We’re still having our instructors review these workflows and layer on their point of view about which are most ripe for AI – but the workflows identified by AI have consistently been better received (based on NPS) than the ones that were developed in a vacuum by our team or the instructors.
GPT #3: Sharpening use cases
Once we’ve chosen the workflows that AI can augment, we still have to teach students how AI can augment these workflows – the AI use cases. However, our Education team doesn’t have experience in every role in an organization (marketing, product, sales, etc.) – so when we were generating these use cases on our own or with instructors, the use cases often felt too theoretical.
Therefore, Kyra developed one last custom GPT, the Workshop Use Case Architect GPT, to generate detailed, contextually relevant AI use cases for each workflow component identified by the Workflow GPT.
The Use Case Architect provides 3 outcomes:
- Possible use cases: The GPT generates several use case options for the team to review.
- Contextualization on relevance: By linking each use case to a specific workflow and challenge, the GPT ensures that the solutions are both feasible and impactful.
- Feedback driven insights: The GPT can iterate on its suggestions based on past student feedback, to avoid recreating negative experiences.
The Use Case Architect GPT helped significantly improve the relevance of workshop content, leading to higher student satisfaction and stronger NPS scores.
The ROI: Consistent high quality course content
It took Kyra 3 weeks to prototype and hone these GPTs, and she’s still improving them. But we’ve already seen ROI. First, we’re saving time.

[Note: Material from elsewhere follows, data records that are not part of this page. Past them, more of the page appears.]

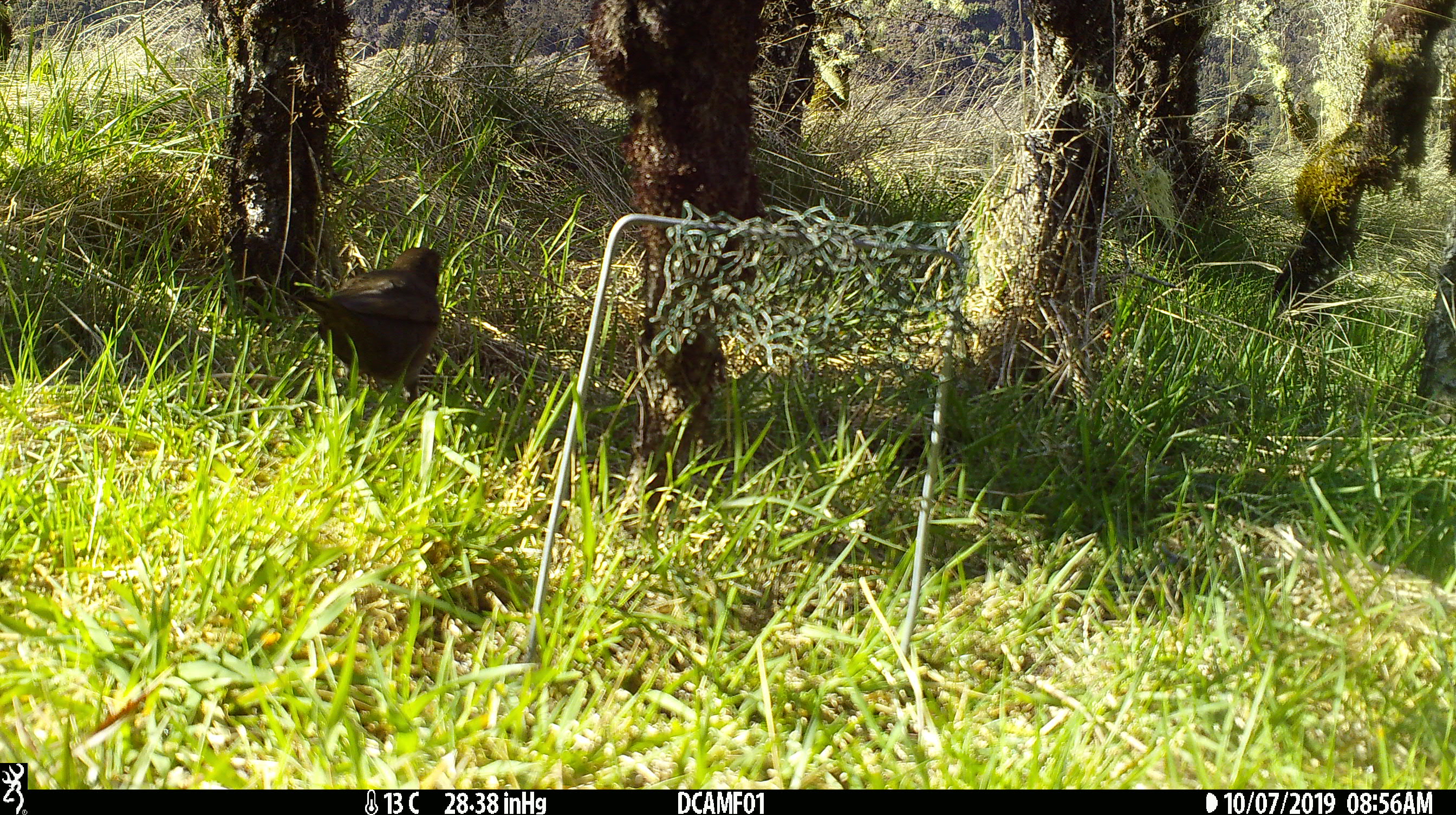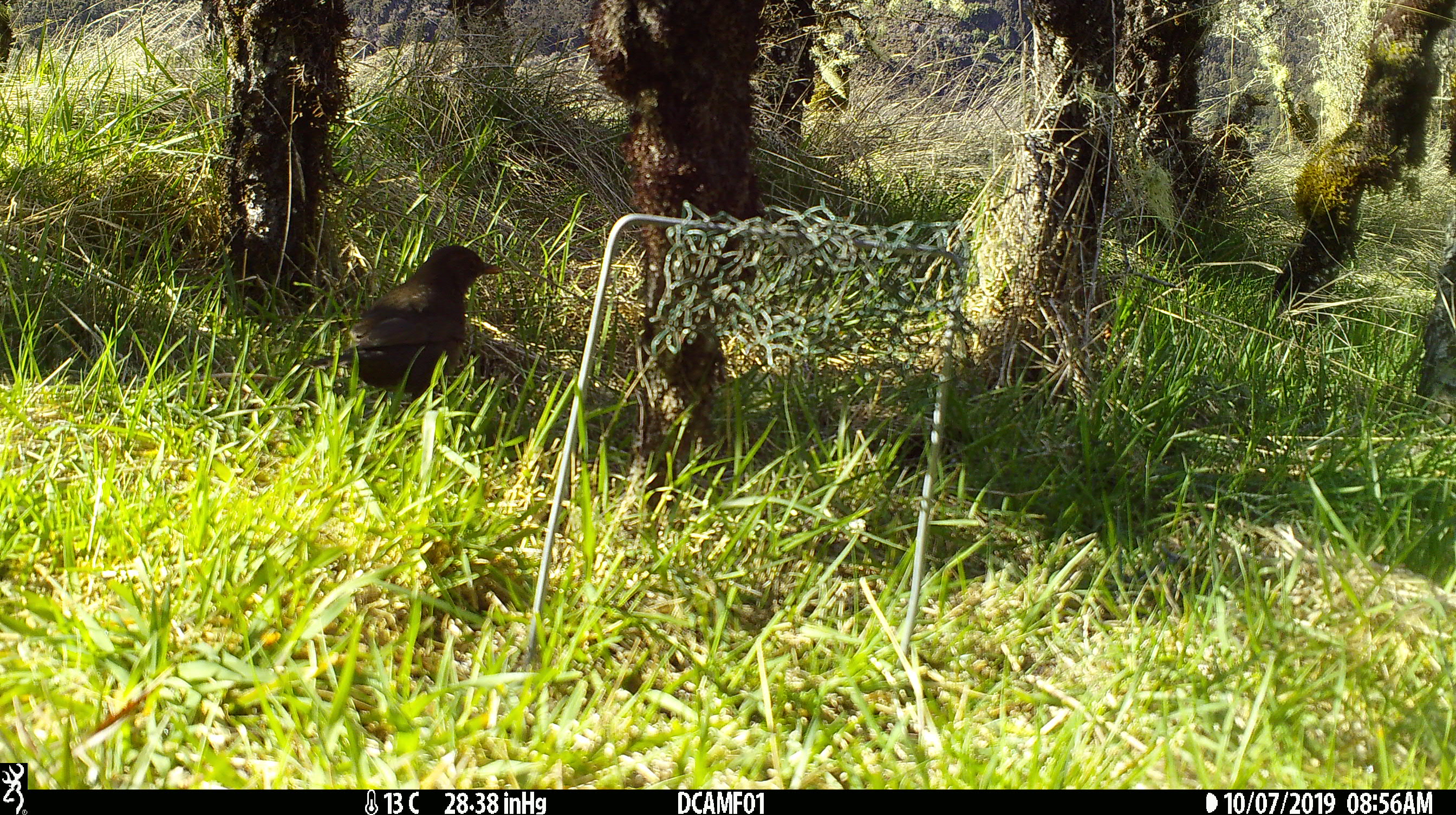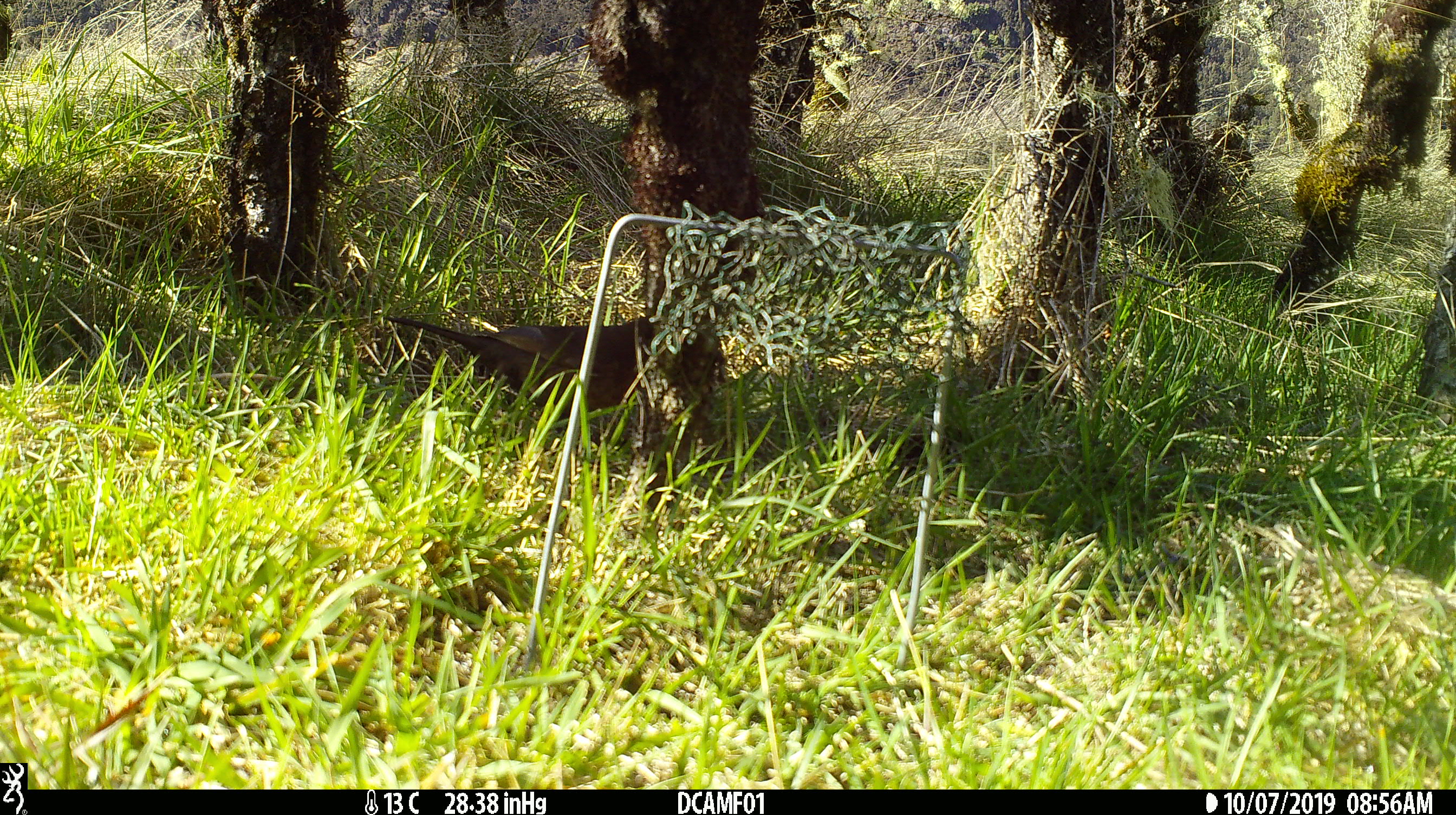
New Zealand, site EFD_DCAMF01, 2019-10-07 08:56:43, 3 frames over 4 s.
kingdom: Animalia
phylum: Chordata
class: Aves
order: Passeriformes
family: Turdidae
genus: Turdus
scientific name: Turdus merula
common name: eurasian blackbird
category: blackbird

“Previously, it took us five weeks to develop content for one workshop. Now it’s just a few hours,” Kyra said. “Instead of spending time developing content, we now spend time refining and improving it.”
Second, workshop quality has increased. For example, NPS for our AI for Product Managers workshop improved from 57 to 73 after rebuilding the material using this process.
“Our goal was not just to save time, but to ensure quality and relevance,” Kyra said. “We’re now able to maintain and even improve the quality of our workshops, all while creating content faster and with more precision.”
How you can replicate Kyra’s success:
- Create GPTs for each part of your workflow: The reason Kyra created 3 custom GPTs is because you get better results when asking it to accomplish one specific task. If your instructions get too long, it won’t be able to follow them consistently and the outputs won’t always be replicable.
- Focus on clarity over complexity with your instruction prompts: More information is not always better with custom GPTs. You should give it less information to pull from and that information should be focused and clear. This allows it to do one thing really well and prevents from referencing unnecessary context.
- Test iteratively, not at the end: Build out a few steps and see how they perform before developing the rest. This helps you understand where a GPT gets confused more quickly and more smoothly scale your GPT up.